Saved data entries:

══════════

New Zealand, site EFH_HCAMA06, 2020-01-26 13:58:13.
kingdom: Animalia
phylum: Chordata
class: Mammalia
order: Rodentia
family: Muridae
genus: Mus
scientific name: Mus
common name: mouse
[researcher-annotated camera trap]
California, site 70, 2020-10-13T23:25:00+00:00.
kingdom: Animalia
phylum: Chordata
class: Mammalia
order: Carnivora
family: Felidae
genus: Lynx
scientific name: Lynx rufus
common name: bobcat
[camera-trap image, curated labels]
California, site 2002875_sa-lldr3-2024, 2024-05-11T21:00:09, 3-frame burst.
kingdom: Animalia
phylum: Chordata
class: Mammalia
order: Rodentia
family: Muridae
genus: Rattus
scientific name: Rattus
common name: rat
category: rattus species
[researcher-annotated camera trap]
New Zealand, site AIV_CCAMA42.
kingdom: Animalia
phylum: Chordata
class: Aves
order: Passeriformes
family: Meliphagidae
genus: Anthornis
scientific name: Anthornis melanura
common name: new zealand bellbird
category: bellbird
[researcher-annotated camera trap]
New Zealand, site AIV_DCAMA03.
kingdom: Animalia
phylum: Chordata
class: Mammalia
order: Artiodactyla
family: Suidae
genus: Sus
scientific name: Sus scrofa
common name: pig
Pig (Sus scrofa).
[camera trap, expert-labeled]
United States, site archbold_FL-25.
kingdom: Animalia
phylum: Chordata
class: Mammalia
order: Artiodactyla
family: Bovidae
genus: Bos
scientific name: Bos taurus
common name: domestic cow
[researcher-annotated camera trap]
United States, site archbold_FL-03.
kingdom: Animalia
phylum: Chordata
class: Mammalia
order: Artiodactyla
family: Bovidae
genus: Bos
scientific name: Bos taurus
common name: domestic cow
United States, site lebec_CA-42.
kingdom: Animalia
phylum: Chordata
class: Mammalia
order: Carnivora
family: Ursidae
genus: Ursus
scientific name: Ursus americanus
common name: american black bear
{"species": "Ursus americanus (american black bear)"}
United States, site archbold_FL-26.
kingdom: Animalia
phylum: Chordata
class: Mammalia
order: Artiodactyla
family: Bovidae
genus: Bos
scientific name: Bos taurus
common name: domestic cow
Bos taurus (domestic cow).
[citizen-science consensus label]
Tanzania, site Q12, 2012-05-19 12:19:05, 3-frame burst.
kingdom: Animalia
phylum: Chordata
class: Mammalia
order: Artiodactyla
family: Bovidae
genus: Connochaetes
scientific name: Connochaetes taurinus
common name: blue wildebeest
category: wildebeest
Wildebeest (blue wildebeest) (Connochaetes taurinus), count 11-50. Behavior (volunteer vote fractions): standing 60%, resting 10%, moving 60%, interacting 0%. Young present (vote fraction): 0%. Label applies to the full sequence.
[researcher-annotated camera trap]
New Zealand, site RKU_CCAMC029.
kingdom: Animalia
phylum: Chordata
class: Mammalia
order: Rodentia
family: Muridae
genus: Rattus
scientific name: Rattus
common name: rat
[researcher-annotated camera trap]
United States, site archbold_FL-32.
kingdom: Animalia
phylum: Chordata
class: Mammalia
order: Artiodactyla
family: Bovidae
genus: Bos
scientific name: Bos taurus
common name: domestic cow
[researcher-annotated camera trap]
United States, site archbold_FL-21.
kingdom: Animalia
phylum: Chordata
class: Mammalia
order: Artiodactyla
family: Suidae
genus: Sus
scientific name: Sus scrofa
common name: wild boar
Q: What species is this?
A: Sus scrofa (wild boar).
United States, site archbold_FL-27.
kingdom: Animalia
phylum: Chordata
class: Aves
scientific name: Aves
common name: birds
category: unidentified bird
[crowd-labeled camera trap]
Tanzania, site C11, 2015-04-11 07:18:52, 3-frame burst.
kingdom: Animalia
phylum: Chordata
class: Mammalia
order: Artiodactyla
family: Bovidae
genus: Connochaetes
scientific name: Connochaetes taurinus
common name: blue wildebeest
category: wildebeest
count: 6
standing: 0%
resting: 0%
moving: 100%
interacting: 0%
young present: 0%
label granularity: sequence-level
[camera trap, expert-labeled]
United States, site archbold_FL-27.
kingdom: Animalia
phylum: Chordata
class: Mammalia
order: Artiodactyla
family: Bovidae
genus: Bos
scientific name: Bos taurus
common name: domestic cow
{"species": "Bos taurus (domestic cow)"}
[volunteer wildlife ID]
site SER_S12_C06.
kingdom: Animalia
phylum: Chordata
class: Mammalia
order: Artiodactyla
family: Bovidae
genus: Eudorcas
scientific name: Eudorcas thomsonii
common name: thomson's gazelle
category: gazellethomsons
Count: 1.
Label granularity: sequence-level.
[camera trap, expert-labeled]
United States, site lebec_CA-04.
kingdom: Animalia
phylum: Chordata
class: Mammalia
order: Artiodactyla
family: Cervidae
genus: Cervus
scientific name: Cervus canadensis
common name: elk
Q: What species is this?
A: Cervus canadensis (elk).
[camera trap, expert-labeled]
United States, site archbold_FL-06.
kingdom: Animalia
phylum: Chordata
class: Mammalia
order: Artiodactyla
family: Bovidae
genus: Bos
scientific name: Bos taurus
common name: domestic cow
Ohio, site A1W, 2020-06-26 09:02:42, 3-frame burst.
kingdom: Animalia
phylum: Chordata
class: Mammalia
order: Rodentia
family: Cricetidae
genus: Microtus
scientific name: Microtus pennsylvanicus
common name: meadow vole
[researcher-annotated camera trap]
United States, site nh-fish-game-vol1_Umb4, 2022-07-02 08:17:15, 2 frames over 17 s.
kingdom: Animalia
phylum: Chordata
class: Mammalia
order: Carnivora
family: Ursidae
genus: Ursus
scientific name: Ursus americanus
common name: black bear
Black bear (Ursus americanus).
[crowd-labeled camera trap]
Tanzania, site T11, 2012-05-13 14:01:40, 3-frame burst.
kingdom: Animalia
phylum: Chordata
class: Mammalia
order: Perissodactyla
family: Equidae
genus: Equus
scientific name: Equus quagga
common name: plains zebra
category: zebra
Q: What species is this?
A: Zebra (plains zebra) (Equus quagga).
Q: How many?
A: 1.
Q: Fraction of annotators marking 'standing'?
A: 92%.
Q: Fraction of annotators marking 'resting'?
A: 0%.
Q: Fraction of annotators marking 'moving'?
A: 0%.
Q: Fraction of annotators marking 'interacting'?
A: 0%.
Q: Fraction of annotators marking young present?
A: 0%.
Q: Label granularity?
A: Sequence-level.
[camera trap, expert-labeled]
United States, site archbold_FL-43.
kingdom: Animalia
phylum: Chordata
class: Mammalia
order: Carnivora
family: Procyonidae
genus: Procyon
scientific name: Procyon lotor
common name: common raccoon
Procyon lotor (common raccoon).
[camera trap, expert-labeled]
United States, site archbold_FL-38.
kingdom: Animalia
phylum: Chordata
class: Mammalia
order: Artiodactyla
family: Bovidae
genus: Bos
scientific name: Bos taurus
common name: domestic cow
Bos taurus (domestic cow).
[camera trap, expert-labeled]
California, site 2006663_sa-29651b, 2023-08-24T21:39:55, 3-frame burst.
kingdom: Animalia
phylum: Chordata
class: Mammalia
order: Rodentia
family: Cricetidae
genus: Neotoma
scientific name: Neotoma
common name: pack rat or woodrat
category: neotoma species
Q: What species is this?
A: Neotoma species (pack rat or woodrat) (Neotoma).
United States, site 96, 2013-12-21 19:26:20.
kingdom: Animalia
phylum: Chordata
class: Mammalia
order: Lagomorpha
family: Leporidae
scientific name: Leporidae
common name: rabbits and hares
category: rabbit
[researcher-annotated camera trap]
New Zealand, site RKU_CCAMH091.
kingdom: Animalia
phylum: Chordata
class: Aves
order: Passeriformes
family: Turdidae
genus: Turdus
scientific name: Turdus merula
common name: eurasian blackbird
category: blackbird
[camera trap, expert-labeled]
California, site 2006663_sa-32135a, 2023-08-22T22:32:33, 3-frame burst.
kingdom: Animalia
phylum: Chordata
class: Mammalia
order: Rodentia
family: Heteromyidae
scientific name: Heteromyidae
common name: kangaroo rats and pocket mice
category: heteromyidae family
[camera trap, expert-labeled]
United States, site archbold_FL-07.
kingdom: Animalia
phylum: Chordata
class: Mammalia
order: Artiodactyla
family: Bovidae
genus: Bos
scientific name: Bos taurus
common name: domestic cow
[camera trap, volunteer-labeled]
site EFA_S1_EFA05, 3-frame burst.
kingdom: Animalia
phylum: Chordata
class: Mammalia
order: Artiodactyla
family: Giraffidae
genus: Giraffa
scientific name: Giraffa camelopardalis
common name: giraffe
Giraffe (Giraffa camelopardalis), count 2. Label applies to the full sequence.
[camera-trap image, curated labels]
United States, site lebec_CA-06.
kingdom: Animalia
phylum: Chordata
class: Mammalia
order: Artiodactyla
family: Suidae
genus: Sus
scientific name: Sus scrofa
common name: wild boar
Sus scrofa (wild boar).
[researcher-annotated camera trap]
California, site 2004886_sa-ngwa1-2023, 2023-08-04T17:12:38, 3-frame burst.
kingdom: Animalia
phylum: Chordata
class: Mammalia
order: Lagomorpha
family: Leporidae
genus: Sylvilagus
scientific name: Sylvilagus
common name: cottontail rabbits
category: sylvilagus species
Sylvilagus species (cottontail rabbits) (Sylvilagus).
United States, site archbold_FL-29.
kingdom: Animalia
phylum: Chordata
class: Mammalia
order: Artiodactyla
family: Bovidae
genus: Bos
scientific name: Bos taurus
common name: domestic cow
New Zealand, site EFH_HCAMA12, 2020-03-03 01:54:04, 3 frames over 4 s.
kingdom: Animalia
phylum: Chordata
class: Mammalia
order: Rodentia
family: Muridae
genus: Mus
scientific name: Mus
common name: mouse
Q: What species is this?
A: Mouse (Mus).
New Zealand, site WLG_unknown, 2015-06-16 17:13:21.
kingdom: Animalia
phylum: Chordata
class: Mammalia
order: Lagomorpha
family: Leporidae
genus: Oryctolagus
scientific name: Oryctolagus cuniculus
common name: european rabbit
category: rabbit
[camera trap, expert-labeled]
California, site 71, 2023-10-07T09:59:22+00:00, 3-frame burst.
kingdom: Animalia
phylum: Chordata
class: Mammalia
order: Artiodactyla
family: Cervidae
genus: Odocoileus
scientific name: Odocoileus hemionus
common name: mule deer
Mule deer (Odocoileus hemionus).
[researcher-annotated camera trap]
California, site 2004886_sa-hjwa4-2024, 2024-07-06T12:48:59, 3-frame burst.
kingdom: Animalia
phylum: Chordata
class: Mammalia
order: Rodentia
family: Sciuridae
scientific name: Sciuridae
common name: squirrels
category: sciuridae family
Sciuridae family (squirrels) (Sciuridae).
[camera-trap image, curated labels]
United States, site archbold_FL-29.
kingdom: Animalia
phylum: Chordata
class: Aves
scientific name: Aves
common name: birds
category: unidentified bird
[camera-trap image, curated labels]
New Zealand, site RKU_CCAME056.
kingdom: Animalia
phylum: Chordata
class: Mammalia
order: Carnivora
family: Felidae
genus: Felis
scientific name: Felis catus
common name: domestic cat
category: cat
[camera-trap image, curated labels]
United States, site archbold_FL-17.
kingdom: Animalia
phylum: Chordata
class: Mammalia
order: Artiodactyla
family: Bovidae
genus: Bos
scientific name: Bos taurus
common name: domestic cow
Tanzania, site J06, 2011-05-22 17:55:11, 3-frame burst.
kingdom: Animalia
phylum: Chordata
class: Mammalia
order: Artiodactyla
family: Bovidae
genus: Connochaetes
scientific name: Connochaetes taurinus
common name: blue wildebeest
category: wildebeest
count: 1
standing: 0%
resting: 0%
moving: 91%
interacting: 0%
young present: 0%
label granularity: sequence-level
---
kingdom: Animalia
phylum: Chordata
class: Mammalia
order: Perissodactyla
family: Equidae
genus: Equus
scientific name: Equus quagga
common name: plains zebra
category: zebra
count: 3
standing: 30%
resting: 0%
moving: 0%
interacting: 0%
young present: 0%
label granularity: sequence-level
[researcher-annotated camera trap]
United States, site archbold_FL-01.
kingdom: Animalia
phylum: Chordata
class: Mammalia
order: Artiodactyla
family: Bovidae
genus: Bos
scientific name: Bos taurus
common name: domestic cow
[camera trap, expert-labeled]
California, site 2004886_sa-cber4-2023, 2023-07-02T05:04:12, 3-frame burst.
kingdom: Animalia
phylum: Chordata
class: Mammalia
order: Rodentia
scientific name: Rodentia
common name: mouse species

══════════

YOUR ASSIGNMENT: Collect every line above that contains the word "over".

TASK RESPONSE:
United States, site nh-fish-game-vol1_Umb4, 2022-07-02 08:17:15, 2 frames over 17 s.
New Zealand, site EFH_HCAMA12, 2020-03-03 01:54:04, 3 frames over 4 s.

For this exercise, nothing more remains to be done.